PASSAGE SHOWN:
The Harper's Letter: How are people split?

On 7 July 2020, Harper's Magazine published a letter signed by 153 prominent artists, writers and intellectuals including J.K.Rowling, Noam Chomsky and Margaret Atwood. Titled "A Letter on Justice and Open Debate" the signatories warned against the "intolerant climate" crushing free speech. They alleged that the rise of "cancel culture" whereby public figures are called out and boycotted for controversial views, was an assault on free speech. Others see their complaints as ironic, pointing to their elite status and use of a global platform to complain about being silenced. So, what do the two camps believe?

The Signatories

153 notable signatories from across the political and ideological spectrum, including many academics and authors, claim cancel culture is eroding our freedoms, curtails free speech and is bad for democracy.

The letter articulates our crisis of free speech

The signatories are right: free speech is being shut down. They are also right to use their platform to make noise about it. There is a legitimate crisis and a growing "intolerant climate" amidst us.

GIVEN TASK 1: Do these statements agree with the passage about the Harper's letter? (a) Harper's Magazine published the letter on 7 July 2020. (b) The letter carried 135 signatures. (c) The signatories claimed cancel culture is good for democracy. Answer yes or no for each, quoting the words that decide it.
GIVEN TASK 2: Please give the title of the letter described in the passage about the Harper's letter.
GIVEN TASK 3: Write the next part of the passage about the Harper's letter, picking up after its final sentence.

SUPPLIED DATA:
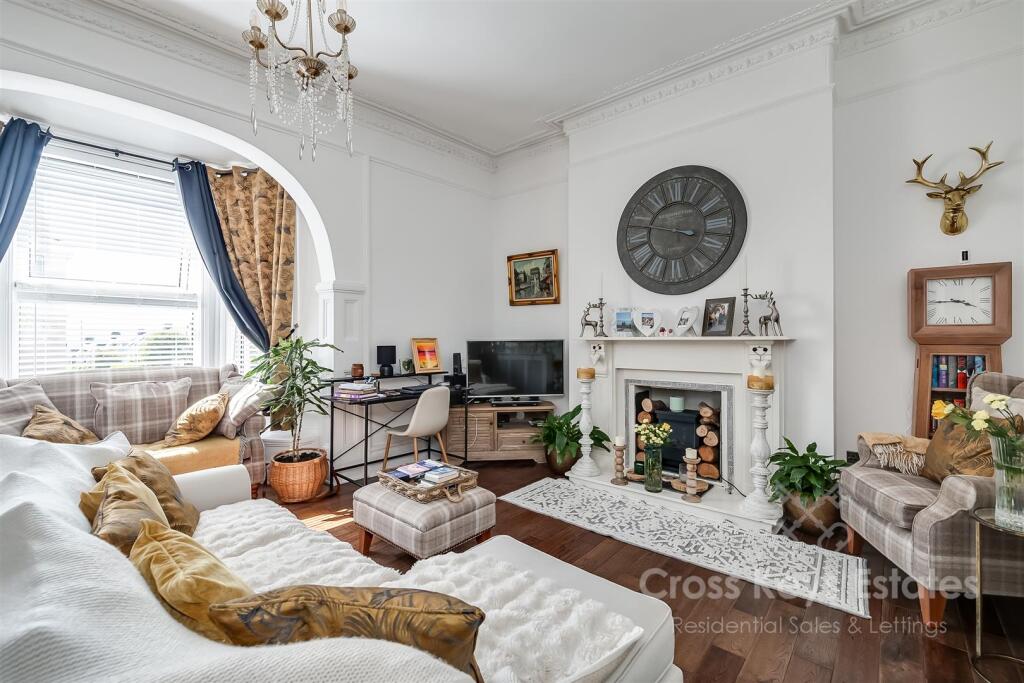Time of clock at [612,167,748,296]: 3:47
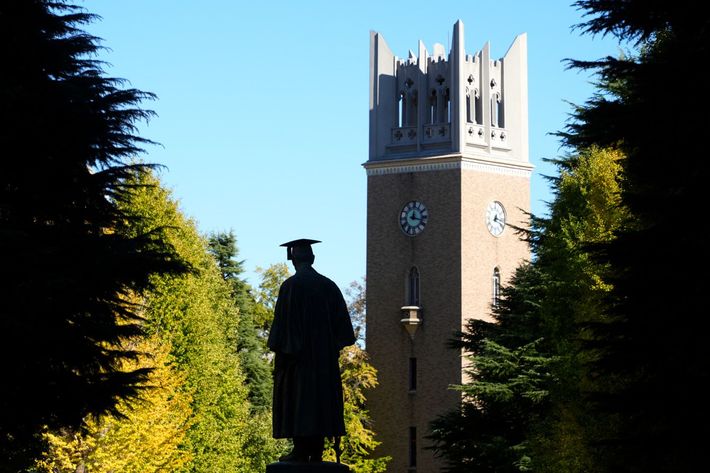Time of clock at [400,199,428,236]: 12:17
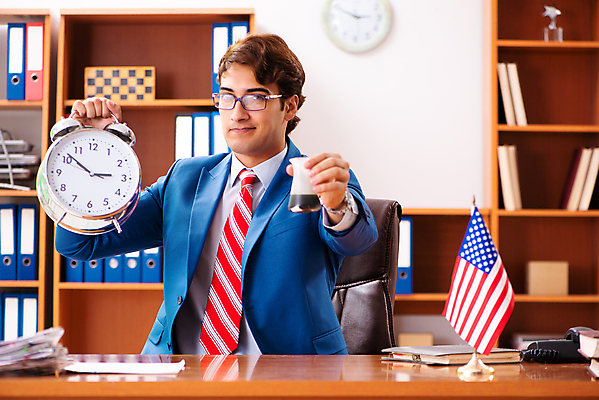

WRITTEN REPLY 1:
(a) Yes: "On 7 July 2020, Harper's Magazine published a letter"
(b) No: "signed by 153 prominent artists, writers and intellectuals"
(c) No: "is bad for democracy"

WRITTEN REPLY 2: "A Letter on Justice and Open Debate"

WRITTEN REPLY 3:
Cancel culture threatens democracy

Democracy is built on freedom of expression. Refusal to acknowledge contrary views is wrong. The signatories are right to protest this witch-hunting culture, brought to global attention by J.K.Rowling's "terf war." When disagreement becomes a crime, democracy dies.

The signatories are fighting back against the culture of fear

Cancel culture threatens to destroy the lives and livelihoods of its victims for holding unpopular views. This inhibits people from sharing their thoughts and ideas and instead fosters discord, fear, and a social hierarchy built on conflict. That is not the hallmark of a healthy society.

The Antis

The Harper's Letter has been described as everything from entitled to tone-deaf.

Using a global platform to complain about being silenced is ironic

The irony of the Harper's letter is clear: over 150 artists with millions and millions of followers summated, airing their grievances of being "censored." Any suggestion that any criticism of their ideas has made them voiceless therefore smacks of pettiness.

The signatories celebrate all free speech but that which criticises them

The signatories want to cancel 'cancel culture' and can't deal with the open debate they seek to foster. The letter is a demand for public figures to be able to say whatever they want to, hold unpalatable views, and incite hatred without being held accountable.

The entitled elite can't take criticism

The world's most powerful people striking out at "the mob" is a complete failure to acknowledge their privilege or to understand that "cancel culture" is a valuable form of protest that has emerged out of a failure in traditional channels to address injustice.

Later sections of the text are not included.